→ **EXERCISE DETAILS**: Reproduce this listing from its first line through the line with "order: Primates", inclusive, leaving out all that follows.

→ **MATERIAL PROVIDED**:

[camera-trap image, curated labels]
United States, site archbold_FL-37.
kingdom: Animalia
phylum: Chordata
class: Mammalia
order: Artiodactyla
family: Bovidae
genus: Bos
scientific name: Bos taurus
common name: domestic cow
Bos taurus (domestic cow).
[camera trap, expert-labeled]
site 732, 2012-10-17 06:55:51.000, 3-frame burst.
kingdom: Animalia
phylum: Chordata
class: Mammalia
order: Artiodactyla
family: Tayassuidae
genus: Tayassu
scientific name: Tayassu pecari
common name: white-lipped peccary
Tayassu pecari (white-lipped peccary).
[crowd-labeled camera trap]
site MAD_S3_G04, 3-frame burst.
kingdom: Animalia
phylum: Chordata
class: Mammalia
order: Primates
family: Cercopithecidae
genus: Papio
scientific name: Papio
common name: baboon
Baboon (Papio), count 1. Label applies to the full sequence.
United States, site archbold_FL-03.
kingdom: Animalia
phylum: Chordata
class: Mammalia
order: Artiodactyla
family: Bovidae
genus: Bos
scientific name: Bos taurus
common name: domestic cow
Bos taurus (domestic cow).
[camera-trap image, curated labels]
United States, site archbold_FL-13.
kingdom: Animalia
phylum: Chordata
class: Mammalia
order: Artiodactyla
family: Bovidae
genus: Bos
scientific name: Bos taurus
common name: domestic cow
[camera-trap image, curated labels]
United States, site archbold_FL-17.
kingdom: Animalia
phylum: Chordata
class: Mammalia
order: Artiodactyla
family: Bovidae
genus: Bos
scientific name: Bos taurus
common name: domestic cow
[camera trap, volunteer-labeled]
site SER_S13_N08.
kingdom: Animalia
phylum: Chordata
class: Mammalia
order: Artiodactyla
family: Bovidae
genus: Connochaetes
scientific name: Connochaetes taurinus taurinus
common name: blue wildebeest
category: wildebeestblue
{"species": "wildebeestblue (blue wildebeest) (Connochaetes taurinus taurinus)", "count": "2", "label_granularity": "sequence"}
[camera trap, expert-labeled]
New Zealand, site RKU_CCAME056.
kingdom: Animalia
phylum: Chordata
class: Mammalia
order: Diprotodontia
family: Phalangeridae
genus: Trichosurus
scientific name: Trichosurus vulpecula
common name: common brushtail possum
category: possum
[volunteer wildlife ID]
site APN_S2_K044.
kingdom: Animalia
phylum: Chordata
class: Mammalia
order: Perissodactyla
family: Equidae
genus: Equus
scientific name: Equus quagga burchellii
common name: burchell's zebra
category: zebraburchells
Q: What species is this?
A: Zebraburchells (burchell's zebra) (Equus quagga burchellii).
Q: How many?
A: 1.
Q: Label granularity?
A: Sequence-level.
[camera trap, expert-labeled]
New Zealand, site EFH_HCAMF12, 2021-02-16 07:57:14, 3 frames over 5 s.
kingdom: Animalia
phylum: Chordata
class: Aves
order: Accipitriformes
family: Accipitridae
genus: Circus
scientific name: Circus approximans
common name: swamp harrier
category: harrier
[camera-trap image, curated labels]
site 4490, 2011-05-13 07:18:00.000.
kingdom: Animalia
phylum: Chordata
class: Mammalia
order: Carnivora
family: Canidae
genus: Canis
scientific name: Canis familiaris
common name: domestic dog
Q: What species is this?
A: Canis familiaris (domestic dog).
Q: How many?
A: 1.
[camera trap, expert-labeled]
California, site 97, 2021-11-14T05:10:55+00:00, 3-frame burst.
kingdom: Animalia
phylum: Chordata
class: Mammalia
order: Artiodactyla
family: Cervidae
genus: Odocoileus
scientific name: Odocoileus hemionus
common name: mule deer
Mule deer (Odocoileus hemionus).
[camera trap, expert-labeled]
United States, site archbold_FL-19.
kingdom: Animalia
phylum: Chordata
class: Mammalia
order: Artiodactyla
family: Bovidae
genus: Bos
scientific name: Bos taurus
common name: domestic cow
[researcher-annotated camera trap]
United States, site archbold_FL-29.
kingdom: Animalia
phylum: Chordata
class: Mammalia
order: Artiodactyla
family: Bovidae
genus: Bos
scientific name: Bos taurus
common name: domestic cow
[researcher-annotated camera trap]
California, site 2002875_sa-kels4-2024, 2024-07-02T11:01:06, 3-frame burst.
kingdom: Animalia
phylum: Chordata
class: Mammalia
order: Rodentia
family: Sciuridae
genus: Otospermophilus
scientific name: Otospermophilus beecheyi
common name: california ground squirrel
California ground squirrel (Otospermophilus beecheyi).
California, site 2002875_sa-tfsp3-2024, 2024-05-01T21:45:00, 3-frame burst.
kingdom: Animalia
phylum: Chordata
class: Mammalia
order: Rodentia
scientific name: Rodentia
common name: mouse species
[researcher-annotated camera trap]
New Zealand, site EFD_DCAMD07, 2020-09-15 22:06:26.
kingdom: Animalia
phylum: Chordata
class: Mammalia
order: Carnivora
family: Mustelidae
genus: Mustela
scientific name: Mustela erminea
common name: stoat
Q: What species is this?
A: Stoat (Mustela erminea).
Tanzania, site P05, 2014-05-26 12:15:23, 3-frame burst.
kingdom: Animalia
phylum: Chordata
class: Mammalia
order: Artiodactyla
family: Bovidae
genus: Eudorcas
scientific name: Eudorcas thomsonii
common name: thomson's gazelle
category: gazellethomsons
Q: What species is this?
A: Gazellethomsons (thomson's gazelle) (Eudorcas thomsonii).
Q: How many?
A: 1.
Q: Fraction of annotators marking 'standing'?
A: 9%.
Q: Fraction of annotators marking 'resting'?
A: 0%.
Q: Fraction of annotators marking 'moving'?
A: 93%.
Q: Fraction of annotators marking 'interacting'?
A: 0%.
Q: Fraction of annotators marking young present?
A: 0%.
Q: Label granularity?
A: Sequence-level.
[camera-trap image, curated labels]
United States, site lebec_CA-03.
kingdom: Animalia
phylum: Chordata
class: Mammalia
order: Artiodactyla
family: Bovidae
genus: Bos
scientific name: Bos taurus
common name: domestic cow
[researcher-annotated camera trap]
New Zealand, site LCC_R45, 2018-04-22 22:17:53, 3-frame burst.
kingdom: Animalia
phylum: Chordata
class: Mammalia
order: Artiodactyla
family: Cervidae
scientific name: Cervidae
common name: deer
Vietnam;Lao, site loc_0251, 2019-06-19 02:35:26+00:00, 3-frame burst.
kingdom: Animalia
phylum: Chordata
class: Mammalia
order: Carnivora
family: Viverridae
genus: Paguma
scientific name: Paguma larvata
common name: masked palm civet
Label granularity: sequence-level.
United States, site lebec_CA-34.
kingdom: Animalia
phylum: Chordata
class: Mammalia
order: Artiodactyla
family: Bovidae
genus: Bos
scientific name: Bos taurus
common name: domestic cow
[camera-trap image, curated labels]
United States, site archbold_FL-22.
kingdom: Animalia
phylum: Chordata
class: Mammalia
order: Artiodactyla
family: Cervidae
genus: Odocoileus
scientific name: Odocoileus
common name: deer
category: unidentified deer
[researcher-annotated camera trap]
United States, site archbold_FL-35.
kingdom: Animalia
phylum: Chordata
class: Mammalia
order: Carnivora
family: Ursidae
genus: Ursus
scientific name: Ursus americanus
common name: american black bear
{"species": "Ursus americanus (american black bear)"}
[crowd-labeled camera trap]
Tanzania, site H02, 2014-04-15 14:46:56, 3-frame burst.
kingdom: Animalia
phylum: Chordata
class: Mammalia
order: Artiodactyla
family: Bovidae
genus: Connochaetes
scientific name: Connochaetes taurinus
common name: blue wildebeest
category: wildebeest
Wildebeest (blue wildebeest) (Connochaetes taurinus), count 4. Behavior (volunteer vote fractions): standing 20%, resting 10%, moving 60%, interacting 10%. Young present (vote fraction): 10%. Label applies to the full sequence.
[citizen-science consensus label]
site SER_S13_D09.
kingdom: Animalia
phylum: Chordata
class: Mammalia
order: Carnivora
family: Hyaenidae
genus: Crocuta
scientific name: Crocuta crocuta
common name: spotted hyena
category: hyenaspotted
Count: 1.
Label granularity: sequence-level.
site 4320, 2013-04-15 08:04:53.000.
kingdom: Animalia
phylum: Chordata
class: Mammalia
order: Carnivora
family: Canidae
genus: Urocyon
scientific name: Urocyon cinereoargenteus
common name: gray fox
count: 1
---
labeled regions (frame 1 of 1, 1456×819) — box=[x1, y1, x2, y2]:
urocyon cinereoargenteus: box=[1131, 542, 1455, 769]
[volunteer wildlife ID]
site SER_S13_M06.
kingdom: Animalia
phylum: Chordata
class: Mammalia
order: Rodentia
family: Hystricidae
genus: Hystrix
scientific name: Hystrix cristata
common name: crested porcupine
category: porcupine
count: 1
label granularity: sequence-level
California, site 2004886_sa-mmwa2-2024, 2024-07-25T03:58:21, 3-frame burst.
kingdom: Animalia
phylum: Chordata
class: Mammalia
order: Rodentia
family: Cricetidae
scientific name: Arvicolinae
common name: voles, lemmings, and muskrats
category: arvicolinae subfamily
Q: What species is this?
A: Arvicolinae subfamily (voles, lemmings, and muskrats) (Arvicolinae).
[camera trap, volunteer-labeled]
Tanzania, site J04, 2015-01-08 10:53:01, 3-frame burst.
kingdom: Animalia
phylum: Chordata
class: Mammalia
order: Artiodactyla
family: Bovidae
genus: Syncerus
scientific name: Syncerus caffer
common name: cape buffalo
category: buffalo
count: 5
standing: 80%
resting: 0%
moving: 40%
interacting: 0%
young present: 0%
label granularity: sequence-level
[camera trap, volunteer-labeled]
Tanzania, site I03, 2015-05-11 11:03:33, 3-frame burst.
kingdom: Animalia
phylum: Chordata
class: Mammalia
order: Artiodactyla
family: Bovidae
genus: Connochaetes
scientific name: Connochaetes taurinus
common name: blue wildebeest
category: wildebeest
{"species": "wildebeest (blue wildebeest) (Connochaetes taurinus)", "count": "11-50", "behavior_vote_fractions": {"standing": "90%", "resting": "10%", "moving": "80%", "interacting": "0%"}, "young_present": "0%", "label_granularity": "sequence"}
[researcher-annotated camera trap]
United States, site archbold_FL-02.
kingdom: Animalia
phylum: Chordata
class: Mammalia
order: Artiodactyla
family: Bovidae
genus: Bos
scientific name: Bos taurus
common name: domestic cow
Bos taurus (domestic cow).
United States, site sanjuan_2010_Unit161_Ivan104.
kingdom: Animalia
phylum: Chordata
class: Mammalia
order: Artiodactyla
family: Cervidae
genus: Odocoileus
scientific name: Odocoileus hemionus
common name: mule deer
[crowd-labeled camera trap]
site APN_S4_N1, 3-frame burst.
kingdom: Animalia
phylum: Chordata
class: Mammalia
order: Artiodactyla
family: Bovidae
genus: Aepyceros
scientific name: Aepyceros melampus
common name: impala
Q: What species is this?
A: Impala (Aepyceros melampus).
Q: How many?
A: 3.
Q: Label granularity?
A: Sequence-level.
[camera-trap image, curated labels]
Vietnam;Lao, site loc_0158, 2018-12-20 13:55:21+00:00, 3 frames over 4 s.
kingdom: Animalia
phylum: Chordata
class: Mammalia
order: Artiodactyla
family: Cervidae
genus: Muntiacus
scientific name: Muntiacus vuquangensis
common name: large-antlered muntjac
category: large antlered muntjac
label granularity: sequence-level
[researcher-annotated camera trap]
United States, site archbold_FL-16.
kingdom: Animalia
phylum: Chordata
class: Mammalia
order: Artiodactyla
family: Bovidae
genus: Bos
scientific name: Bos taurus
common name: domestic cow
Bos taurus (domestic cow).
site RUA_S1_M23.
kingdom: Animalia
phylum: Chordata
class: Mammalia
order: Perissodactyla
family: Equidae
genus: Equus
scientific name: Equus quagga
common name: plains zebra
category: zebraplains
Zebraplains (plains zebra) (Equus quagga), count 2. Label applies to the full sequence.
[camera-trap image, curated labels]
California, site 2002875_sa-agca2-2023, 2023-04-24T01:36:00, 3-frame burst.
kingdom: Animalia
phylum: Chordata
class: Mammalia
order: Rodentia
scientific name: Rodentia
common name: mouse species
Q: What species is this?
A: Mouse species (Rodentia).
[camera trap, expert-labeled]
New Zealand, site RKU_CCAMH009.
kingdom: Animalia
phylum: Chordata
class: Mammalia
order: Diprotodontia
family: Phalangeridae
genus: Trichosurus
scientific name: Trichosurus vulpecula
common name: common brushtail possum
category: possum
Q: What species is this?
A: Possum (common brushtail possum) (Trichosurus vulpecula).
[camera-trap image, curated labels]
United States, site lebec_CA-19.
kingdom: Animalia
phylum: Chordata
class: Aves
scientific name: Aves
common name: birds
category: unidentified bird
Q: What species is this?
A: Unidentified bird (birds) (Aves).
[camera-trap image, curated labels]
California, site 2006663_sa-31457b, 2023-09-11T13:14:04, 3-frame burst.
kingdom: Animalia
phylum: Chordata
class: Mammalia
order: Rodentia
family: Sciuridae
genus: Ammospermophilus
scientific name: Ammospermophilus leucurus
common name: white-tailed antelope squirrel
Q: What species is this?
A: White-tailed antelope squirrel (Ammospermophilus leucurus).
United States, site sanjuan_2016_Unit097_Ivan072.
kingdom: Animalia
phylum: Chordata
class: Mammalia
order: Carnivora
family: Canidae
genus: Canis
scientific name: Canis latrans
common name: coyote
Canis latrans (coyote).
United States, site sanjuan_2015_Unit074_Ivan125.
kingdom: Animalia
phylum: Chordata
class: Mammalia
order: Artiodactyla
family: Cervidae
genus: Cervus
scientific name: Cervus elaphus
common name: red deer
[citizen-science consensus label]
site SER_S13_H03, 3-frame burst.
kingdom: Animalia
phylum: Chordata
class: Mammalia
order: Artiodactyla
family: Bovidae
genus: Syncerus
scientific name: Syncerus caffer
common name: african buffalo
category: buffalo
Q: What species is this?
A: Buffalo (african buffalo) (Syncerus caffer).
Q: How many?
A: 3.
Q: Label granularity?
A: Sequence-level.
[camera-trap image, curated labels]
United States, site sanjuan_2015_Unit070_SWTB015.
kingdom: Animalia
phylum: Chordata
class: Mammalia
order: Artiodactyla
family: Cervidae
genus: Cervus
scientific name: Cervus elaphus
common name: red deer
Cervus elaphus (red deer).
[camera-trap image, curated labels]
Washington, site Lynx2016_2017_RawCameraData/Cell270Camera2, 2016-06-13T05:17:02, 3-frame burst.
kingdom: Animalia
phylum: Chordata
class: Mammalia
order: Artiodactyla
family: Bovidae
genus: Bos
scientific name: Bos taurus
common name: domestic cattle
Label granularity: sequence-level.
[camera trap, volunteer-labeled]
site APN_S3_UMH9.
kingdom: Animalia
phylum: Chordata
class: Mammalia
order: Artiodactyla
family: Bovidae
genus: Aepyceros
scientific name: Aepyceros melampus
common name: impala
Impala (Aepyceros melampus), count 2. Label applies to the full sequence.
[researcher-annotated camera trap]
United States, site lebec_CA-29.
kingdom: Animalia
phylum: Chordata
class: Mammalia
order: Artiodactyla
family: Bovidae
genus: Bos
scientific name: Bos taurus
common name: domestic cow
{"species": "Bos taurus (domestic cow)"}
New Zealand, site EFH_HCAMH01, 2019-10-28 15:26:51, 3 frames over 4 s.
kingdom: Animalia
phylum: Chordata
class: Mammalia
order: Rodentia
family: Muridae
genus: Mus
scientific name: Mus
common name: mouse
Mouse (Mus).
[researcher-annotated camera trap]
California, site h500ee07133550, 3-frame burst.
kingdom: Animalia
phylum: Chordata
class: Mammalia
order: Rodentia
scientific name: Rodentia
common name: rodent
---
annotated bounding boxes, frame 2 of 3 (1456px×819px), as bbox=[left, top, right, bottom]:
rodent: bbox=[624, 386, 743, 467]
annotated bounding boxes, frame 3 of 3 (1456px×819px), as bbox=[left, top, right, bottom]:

→ **ANSWER FOR THE TASK**:
[camera-trap image, curated labels]
United States, site archbold_FL-37.
kingdom: Animalia
phylum: Chordata
class: Mammalia
order: Artiodactyla
family: Bovidae
genus: Bos
scientific name: Bos taurus
common name: domestic cow
Bos taurus (domestic cow).
[camera trap, expert-labeled]
site 732, 2012-10-17 06:55:51.000, 3-frame burst.
kingdom: Animalia
phylum: Chordata
class: Mammalia
order: Artiodactyla
family: Tayassuidae
genus: Tayassu
scientific name: Tayassu pecari
common name: white-lipped peccary
Tayassu pecari (white-lipped peccary).
[crowd-labeled camera trap]
site MAD_S3_G04, 3-frame burst.
kingdom: Animalia
phylum: Chordata
class: Mammalia
order: Primates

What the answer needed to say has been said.